Snow Campaign Summary
The Snow Campaign of 1775 was an important military operation that took place in the South Carolina Backcountry during the early part of the American Revolutionary War. Following the outbreak of the war, South Carolina was divided between Patriots and Loyalists, with both vying for control of the Backcountry, where the village of Ninety-Six served as the center of activity on the western frontier. While Patriots and Loyalists skirmished at the Siege of Savage’s Old Fields from November 19–21, 1775, a Patriot force, led by Colonel Richard Richardson, moved into the Backcountry. As Richardson moved into the region, volunteers joined his ranks, allowing him to overwhelm the Loyalist opposition. During the Patriot victory at the Battle of Great Cane Break, Loyalist leaders were captured, giving the South Carolina Provincial Congress control of the Backcountry. As Richardson and his men returned to the coast, the weather turned to heavy snow, sleet, and rain, earning the nickname “Snow Campaign.”
The Snow Campaign Facts
- Date Started: The Snow Campaign started in late November 1775.

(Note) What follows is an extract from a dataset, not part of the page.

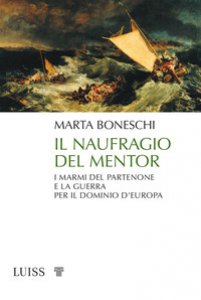 Copertina di 'Il naufragio del Mentor. I marmi del Partenone e la guerra per il dominio d'Europa'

- Date Ended: It Snow Campaign ended in December 1775.
- Location: The Snow Campaign was fought in the Backcountry region of South Carolina.
- Theater: The battle took place in the Southern Theater of the American Revolutionary War.
- Campaign: The Snow Campaign was a standalone campaign.
- Who Won: Patriot Militia, led by Colonel Richard Richardson, won the Snow Campaign.
What Happened During the Snow Campaign?
The Snow Campaign was the culmination of efforts by South Carolina Patriots to take control of the Backcountry and subdue Loyalist opposition. Colonel Richard Richardson led a large force of militia and regulars into the Backcountry, dispersing Loyalist Militia and arresting their leaders. The Campaign ended with the Patriot victory at the Battle of Great Cane Brake. During the return march, the Patriots suffered from harsh weather, including heavy snow, which is why the expedition is known as the “Snow Campaign.”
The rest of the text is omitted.